Prompt — Please rewrite the lines below with every "license plate" changed to "number plate", keeping everything else the same. Omit the pictures from your answer.

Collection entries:
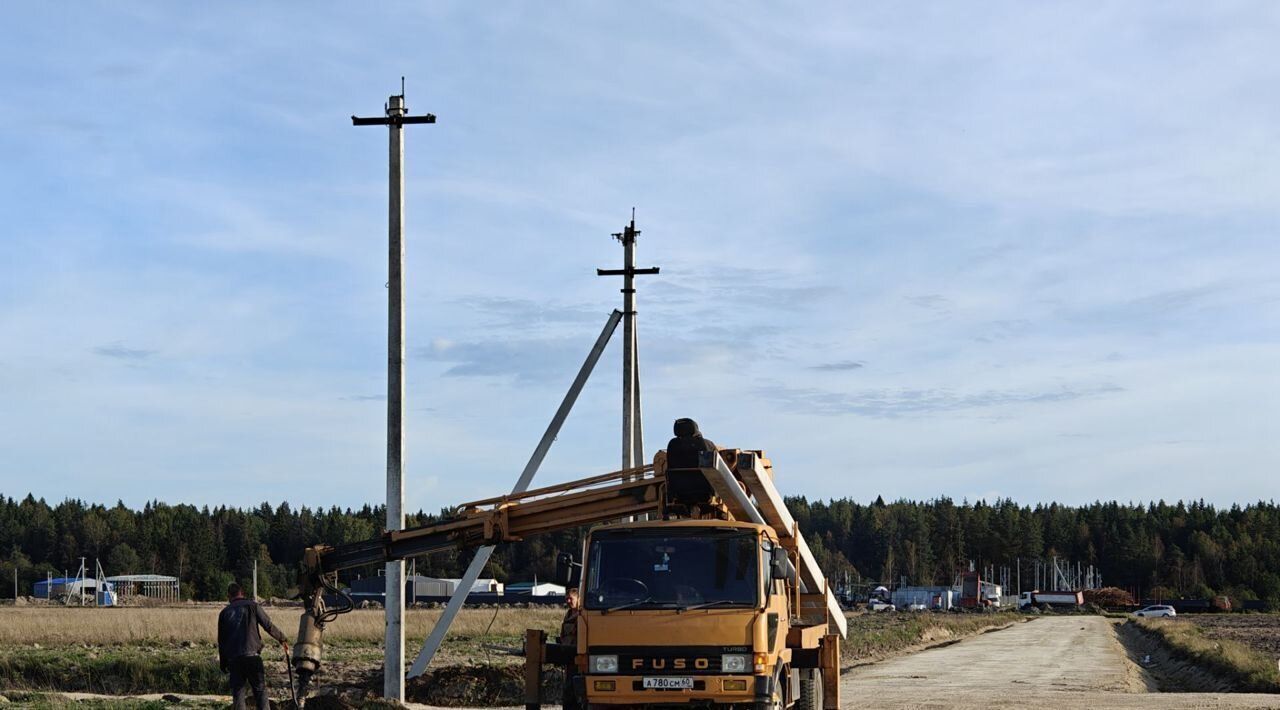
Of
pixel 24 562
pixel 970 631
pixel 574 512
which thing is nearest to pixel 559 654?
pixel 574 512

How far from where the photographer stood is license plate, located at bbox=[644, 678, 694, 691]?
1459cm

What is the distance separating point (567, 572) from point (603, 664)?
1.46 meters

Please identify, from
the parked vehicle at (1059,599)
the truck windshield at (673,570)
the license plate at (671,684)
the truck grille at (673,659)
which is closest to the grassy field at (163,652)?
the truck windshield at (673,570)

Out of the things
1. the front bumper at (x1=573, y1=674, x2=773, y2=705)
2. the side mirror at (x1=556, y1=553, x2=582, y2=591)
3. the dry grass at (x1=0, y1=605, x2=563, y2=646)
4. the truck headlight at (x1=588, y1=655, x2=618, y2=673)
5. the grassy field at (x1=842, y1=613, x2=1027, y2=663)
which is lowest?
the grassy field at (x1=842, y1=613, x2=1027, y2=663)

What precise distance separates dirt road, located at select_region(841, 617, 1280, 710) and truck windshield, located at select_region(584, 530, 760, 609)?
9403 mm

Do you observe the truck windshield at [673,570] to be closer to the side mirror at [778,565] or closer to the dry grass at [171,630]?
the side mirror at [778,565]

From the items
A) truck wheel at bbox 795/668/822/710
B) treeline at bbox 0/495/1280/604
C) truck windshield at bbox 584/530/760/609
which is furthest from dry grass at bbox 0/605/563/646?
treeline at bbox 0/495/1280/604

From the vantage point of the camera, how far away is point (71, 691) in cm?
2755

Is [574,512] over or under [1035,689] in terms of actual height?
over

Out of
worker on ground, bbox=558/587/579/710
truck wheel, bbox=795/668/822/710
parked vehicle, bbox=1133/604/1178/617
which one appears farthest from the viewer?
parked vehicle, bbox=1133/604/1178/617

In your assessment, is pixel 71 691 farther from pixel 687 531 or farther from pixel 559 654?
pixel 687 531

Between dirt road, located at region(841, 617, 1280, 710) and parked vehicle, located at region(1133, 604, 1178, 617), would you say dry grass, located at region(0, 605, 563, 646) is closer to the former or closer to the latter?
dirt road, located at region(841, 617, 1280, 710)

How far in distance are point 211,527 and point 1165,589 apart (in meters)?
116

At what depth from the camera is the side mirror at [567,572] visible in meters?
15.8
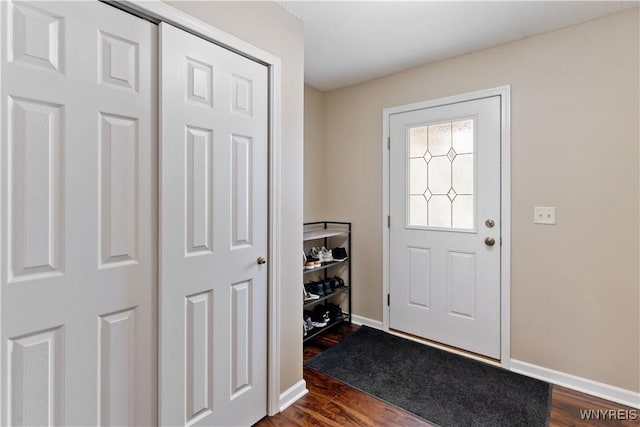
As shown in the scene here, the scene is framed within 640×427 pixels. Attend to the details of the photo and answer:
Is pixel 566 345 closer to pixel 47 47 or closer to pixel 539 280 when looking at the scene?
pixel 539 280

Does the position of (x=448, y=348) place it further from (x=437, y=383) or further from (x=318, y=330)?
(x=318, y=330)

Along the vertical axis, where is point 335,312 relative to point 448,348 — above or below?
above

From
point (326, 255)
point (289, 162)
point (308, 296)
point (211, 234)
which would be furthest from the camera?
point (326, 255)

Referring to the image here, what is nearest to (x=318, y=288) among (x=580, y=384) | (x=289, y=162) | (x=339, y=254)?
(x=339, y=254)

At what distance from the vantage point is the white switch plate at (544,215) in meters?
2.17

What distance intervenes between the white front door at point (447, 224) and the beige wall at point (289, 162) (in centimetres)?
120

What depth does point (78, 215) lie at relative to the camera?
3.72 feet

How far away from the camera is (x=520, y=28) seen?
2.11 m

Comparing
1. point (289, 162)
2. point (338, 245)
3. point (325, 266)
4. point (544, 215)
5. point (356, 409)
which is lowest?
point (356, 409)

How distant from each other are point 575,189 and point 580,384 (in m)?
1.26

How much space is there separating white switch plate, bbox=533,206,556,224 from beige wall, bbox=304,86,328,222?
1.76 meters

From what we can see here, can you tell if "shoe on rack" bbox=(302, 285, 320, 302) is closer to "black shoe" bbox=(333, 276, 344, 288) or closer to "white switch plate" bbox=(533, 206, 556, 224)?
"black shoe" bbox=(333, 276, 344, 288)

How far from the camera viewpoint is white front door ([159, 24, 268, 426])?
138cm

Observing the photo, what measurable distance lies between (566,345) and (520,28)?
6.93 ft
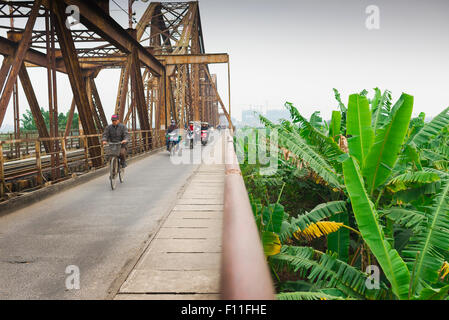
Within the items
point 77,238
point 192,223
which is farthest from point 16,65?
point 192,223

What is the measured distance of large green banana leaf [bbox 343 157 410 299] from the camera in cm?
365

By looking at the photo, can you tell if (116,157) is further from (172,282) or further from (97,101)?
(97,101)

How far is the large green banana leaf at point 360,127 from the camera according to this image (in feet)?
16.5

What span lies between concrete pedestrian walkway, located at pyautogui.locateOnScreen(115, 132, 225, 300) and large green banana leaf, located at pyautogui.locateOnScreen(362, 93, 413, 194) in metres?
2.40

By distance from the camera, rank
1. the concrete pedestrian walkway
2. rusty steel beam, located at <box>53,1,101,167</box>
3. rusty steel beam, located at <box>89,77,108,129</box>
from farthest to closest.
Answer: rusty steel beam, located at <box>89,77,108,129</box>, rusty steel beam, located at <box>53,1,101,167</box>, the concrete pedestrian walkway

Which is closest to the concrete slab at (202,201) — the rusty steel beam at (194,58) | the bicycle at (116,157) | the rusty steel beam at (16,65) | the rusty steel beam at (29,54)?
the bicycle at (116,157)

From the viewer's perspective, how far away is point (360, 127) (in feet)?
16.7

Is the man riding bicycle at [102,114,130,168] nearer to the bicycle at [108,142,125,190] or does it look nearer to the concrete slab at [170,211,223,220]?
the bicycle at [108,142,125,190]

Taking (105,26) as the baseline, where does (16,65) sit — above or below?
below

Exercise result —
Of
pixel 24 562
pixel 970 631
pixel 574 512
which thing is nearest to pixel 559 654?
pixel 574 512

How far from where the photographer stood is number plate, located at bbox=[644, 678, 694, 691]?
1459cm

What is the distance separating point (567, 572) from point (603, 664)?
1.46 meters

Please identify, from
the parked vehicle at (1059,599)
the truck windshield at (673,570)
the number plate at (671,684)
the truck grille at (673,659)
which is closest to the grassy field at (163,652)?
the truck windshield at (673,570)

Out of the things
1. the front bumper at (x1=573, y1=674, x2=773, y2=705)
2. the side mirror at (x1=556, y1=553, x2=582, y2=591)
3. the dry grass at (x1=0, y1=605, x2=563, y2=646)
4. the truck headlight at (x1=588, y1=655, x2=618, y2=673)
5. the grassy field at (x1=842, y1=613, x2=1027, y2=663)
which is lowest?
the grassy field at (x1=842, y1=613, x2=1027, y2=663)

What precise distance separates dirt road, located at select_region(841, 617, 1280, 710) and truck windshield, located at select_region(584, 530, 760, 609)?
9403 mm

Do you observe the truck windshield at [673,570] to be closer to the side mirror at [778,565] or closer to the dry grass at [171,630]?
the side mirror at [778,565]

From the items
A) truck wheel at bbox 795/668/822/710
B) treeline at bbox 0/495/1280/604
C) truck windshield at bbox 584/530/760/609
which is furthest from dry grass at bbox 0/605/563/646?
treeline at bbox 0/495/1280/604

From the vantage point of the camera, how far away is point (71, 691) in cm?
2755

Is [574,512] over or under [1035,689] in terms of actual height?
over

Out of
worker on ground, bbox=558/587/579/710
truck wheel, bbox=795/668/822/710
parked vehicle, bbox=1133/604/1178/617
which one appears farthest from the viewer?
parked vehicle, bbox=1133/604/1178/617

In your assessment, is pixel 71 691 farther from pixel 687 531 or farther from pixel 559 654?
pixel 687 531

Between dirt road, located at region(841, 617, 1280, 710) and parked vehicle, located at region(1133, 604, 1178, 617), would you say dry grass, located at region(0, 605, 563, 646) is closer to the former or closer to the latter?
dirt road, located at region(841, 617, 1280, 710)

How far in distance are point 211,527 and point 1165,589 apart (in meters)?
116

At what depth from the camera is the side mirror at [567,572] visible in meters?
15.8
As shown in the scene here, the scene is framed within 640×427 pixels. Attend to the details of the photo and answer:
Is pixel 566 345 closer to pixel 47 47 or closer to pixel 539 280 when looking at the scene?
pixel 539 280

Does the position of (x=448, y=348) place it further from (x=437, y=383) or further from (x=318, y=330)?
(x=318, y=330)

Along the vertical axis, where is point 335,312 relative to point 448,348 — above or below?
above

From
point (326, 255)
point (289, 162)
point (308, 296)
point (211, 234)
which would be furthest from the camera?
point (326, 255)

Referring to the image here, what is nearest to (x=318, y=288) among (x=580, y=384) | (x=289, y=162) | (x=339, y=254)?
(x=339, y=254)

At what distance from the vantage point is the white switch plate at (544,215) in meters?
2.17

What distance intervenes between the white front door at point (447, 224) and the beige wall at point (289, 162) (in centimetres)?
120

What depth does point (78, 215) lie at relative to the camera?
3.72 feet

How far away from the camera is (x=520, y=28) seen?
2.11 m

Comparing
1. point (289, 162)
2. point (338, 245)
3. point (325, 266)
4. point (544, 215)
5. point (356, 409)
which is lowest?
point (356, 409)

How distant from each other are point 575,189 and point 580,384 (in m)?
1.26

How much space is there separating white switch plate, bbox=533,206,556,224 from beige wall, bbox=304,86,328,222?
1.76 meters

From what we can see here, can you tell if "shoe on rack" bbox=(302, 285, 320, 302) is closer to "black shoe" bbox=(333, 276, 344, 288) or closer to "white switch plate" bbox=(533, 206, 556, 224)?
"black shoe" bbox=(333, 276, 344, 288)

How far from the camera viewpoint is white front door ([159, 24, 268, 426])?
138cm

Observing the photo, what measurable distance lies between (566,345) and (520,28)?
6.93 ft
Within the items
point 77,238
point 192,223
which is farthest from point 16,65?
point 192,223

What is the measured distance of large green banana leaf [bbox 343 157 410 299] from the camera in cm?
365

By looking at the photo, can you tell if (116,157) is further from (172,282) or further from (97,101)?
(97,101)

How far is the large green banana leaf at point 360,127 from the camera according to this image (in feet)?
16.5

What span lies between concrete pedestrian walkway, located at pyautogui.locateOnScreen(115, 132, 225, 300) and large green banana leaf, located at pyautogui.locateOnScreen(362, 93, 413, 194) in metres?
2.40

By distance from the camera, rank
1. the concrete pedestrian walkway
2. rusty steel beam, located at <box>53,1,101,167</box>
3. rusty steel beam, located at <box>89,77,108,129</box>
from farthest to closest.
Answer: rusty steel beam, located at <box>89,77,108,129</box>, rusty steel beam, located at <box>53,1,101,167</box>, the concrete pedestrian walkway

Which is closest to the concrete slab at (202,201) — the rusty steel beam at (194,58) | the bicycle at (116,157) | the rusty steel beam at (16,65) | the rusty steel beam at (29,54)?
the bicycle at (116,157)

From the viewer's perspective, how far away is point (360, 127) (in feet)?
16.7

Is the man riding bicycle at [102,114,130,168] nearer to the bicycle at [108,142,125,190] or does it look nearer to the concrete slab at [170,211,223,220]?
the bicycle at [108,142,125,190]

Taking (105,26) as the baseline, where does (16,65) sit — above or below?
below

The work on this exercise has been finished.